Worldwide legacy broadcasters should embrace TV programmers that cater to both Gen Z and Boomer viewers, so that broadcast TV can compete with smartphones and YouTube.
Here’s an enigma inside a riddle, or better yet, a catch-22: How can you get elusive young viewers (those who text while crossing a busy road, or obsessively watch YouTube) to tune in to legacy broadcast television without losing the reliable old viewers (those who still use business cards and “dumb” flip phones)?
Let’s review the historical facts. Older viewers were gradually introduced to the telephone, then the television, and finally the Internet. It was a slow but sure familiarization process. They didn’t grow up with all of them at once.

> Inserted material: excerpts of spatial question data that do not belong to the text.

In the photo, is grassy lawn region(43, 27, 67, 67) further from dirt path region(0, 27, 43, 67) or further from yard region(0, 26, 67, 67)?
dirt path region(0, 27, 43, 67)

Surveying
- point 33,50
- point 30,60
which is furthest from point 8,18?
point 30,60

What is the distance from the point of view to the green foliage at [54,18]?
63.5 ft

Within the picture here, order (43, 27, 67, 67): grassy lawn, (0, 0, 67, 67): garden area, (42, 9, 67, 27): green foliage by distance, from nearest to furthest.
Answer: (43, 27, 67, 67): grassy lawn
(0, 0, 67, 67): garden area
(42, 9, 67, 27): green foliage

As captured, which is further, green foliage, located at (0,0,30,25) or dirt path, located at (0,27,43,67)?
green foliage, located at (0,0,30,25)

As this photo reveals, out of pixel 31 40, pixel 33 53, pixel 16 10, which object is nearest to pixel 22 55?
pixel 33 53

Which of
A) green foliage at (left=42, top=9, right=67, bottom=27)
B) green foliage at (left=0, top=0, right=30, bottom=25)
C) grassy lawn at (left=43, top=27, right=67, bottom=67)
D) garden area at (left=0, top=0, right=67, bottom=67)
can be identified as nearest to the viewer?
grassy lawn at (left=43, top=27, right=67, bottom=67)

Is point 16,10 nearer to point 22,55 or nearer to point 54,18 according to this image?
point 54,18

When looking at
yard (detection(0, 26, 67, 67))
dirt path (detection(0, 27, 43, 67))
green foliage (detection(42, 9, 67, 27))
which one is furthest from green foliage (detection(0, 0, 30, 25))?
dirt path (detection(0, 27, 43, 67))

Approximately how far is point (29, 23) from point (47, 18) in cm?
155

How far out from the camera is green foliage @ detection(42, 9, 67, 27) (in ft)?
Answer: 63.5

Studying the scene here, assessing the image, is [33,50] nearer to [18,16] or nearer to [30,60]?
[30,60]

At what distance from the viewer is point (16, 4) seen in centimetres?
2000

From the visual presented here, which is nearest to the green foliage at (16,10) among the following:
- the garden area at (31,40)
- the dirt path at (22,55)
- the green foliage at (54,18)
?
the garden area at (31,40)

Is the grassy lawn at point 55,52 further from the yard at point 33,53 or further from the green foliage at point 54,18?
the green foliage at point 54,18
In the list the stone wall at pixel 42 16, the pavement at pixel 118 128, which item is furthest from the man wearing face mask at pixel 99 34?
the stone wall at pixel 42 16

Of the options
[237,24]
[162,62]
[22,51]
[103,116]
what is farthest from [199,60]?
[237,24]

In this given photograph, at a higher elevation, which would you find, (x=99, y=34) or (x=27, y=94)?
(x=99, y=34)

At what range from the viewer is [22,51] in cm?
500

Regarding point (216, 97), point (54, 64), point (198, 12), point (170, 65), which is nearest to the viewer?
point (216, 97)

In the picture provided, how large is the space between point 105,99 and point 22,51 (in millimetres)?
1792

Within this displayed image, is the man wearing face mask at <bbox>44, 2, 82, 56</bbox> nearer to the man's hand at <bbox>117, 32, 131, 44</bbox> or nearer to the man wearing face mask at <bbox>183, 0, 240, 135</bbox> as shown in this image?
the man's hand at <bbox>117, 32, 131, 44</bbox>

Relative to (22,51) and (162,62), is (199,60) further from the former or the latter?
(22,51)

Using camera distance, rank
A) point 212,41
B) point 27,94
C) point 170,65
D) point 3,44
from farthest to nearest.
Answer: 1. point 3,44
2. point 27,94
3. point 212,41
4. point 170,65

Meanwhile, younger viewers were raised on smartphones, which are part telephone, part television, part camera, part game console, and connected all the time. Despite this, according to an April 5, 2026 New York Times Magazine article, “many young people feel fed up with their phones.”
Even though the Internet was created for the U.S. military in 1969, it only became popular in the 1990s after the introduction of web browsers. E-mail entered the picture in 1971, but wasn’t widely used until the late 1990s. Indeed, Time magazine named the personal computer its “Machine of the Year” in 1982.
The telephone was invented in 1871 by the Italian Antonio Meucci on Staten Island, New York, who called it “a speaking telegraph,” but it wasn’t popularized until 1876 by Scottish-born Alexander Graham Bell (although this was contested by the American Elisha Gray. Sadly, by that time, Meucci was out of the picture since he didn’t have the money to renew his patent).
Television was invented in the U.K. and the U.S. simultaneously in 1927 and popularized in the U.S. in 1949.
YouTube (now owned by Google) was introduced in 2005, and these days, Gen Z (those born between 1997 and 2012) prefer to consume content on YouTube more than any other media.
The smartphone made its debut in 2007 with the introduction of the iPhone, while cellular telephony (or the mobile phone) was invented in 1915, but not popularized until 1990. Wi-Fi (or wireless Internet) became popular in 1991.
According to the Pew Research Center, the number of American teenagers with access to a smartphone jumped from 23 percent to 37 percent between 2011 and 2012, and by 2024, 95 percent of young American adults (18 to 29 years of age) had smartphones.
In view of all of those developments, my opinion is that the worldwide legacy broadcast daytime schedule should be divided between Gen Z programmers and Baby Boomer programmers, each responsible for catering to their TV audiences’ tune-in times and TV-watching devices.